The term superficial comes from the Latin word superficialis meaning,  “not deep, or without thorough understanding.” We use this term all the time – mainly to challenge ideas that aren’t fully formed, reasoning that isn’t complete, or people who put a premium on appearance over personality.

Typically, we reject superficiality in this context. The implied reason is that there has to be something deeper below the surface in order to drive connection and understanding. As a single example of this in practice, when we view works of art, we’ll appreciate the way it looks, but equally try to dig into the artist’s motivations, experiences, or history to round out our understanding of their piece.

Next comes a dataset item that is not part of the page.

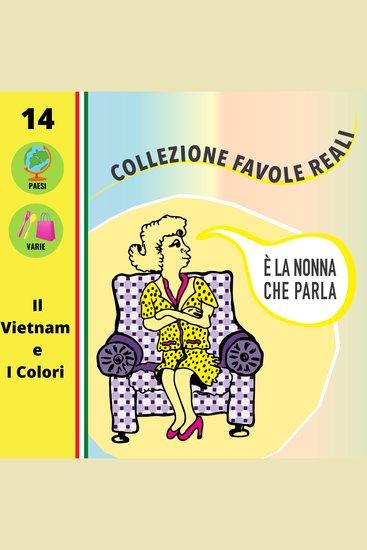 È LA NONNA CHE PARLA - Il Vietnam e I Colori - cover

A brand is no different. All too often, companies will put a premium on the visual development of their brand. Yes, a good “look” is important. And further, it’s fun to tangibly see things coming to life. It’s easy for that excitement to cause shift focus from strategic progress towards further visual development… things like decorating the office, making swag, and presentation templates. These all are outward statements about your brand.

But if the efforts stop at the visual – or worse, becomes hyper-focused there – the resulting customer experience will end up being highly superficial. Customers will see the product and perhaps think it looks cool, but it will fail to understand what it stands for. And worse, it risks driving customers away because once they start to dig below the surface, they’ll know you can’t back up the statement these visuals attempt to make.

Or, to simplify the above – you’re brand will ring hollow, and trust with the consumer is lost.

Complete brands need to be well-rounded both in every aspect of communication. The values you uphold. How you communicate them. The customer experience. The unique expertise you offer.  All of these and more are what ultimately is the soul behind your brand. Visualization is an important part. But at it’s best, the visualization is merely equal to these.

So, how to do this. Soon I’ll be publishing a follow up to my article About Authenticity…It’s Dead. We’ll dive into the subject matter about how to build a brand that stands for something. Yes, visuals are a part of this along the way. But by priority, they come after developing a mission; after establishing the values the company will uphold; after studying the market to understand what your brand’s unique position is within the landscape; and after determining exactly how to communicate all of this to the world. Visuals are simply one means of that communication. And if there’s nothing driving that communication, then all you’ve crafted is a shallow, disconnected visual. It’s art with no reason. It’s purely superficial.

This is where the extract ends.